# Work to be completed:
The range runs from the line containing "Chándales de alta" through the last line of the material below; retype it exactly, leaving out the pictures.

# Stored data:
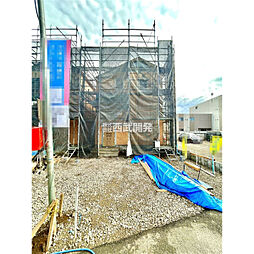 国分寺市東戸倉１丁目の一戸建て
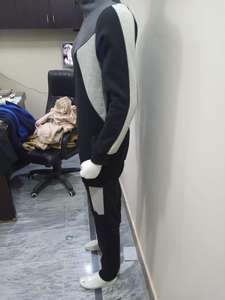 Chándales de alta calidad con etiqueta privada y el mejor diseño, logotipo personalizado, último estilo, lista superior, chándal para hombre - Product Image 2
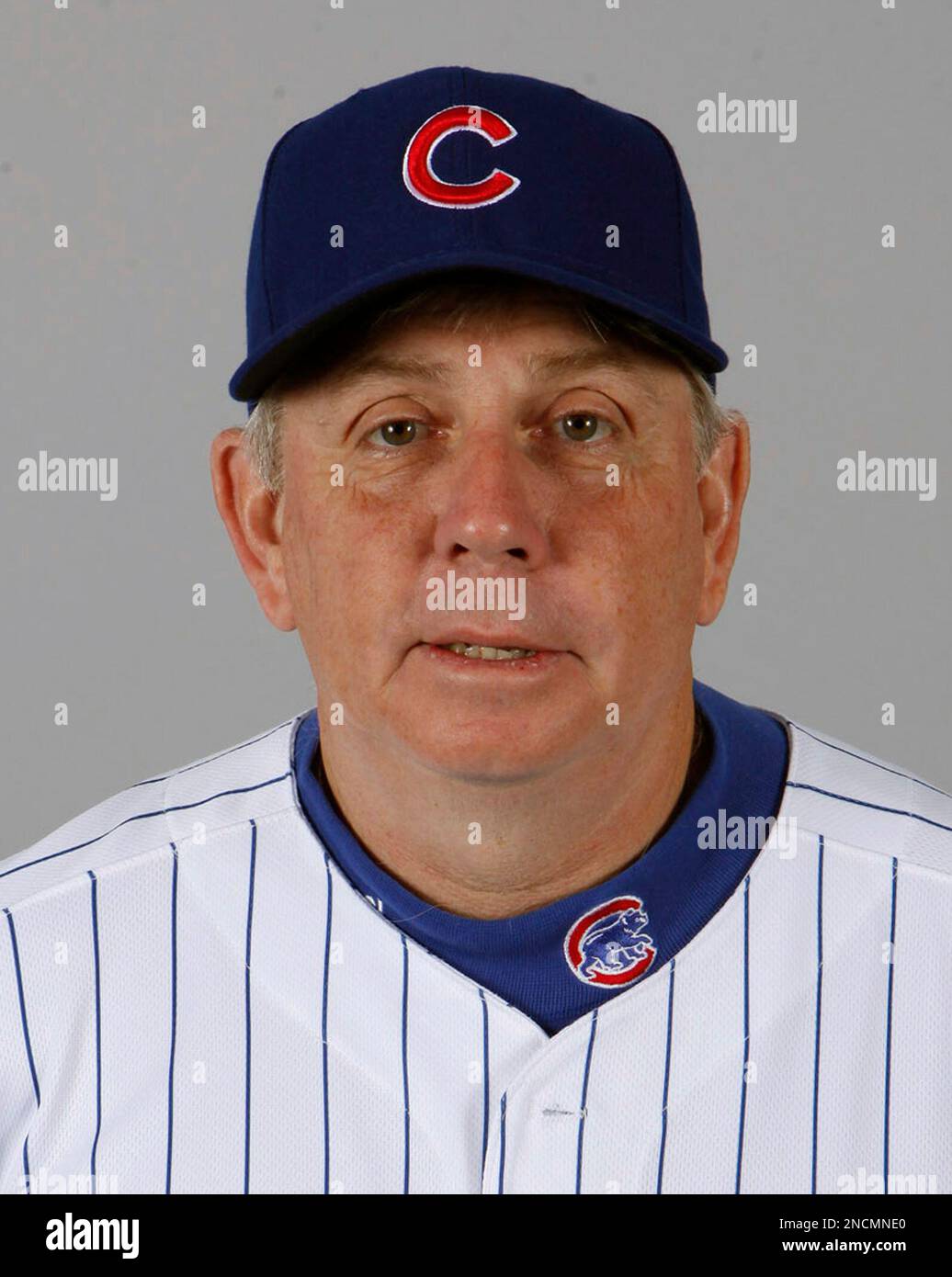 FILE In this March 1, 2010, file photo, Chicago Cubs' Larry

# Written answer:
 Chándales de alta calidad con etiqueta privada y el mejor diseño, logotipo personalizado, último estilo, lista superior, chándal para hombre - Product Image 2
 FILE In this March 1, 2010, file photo, Chicago Cubs' Larry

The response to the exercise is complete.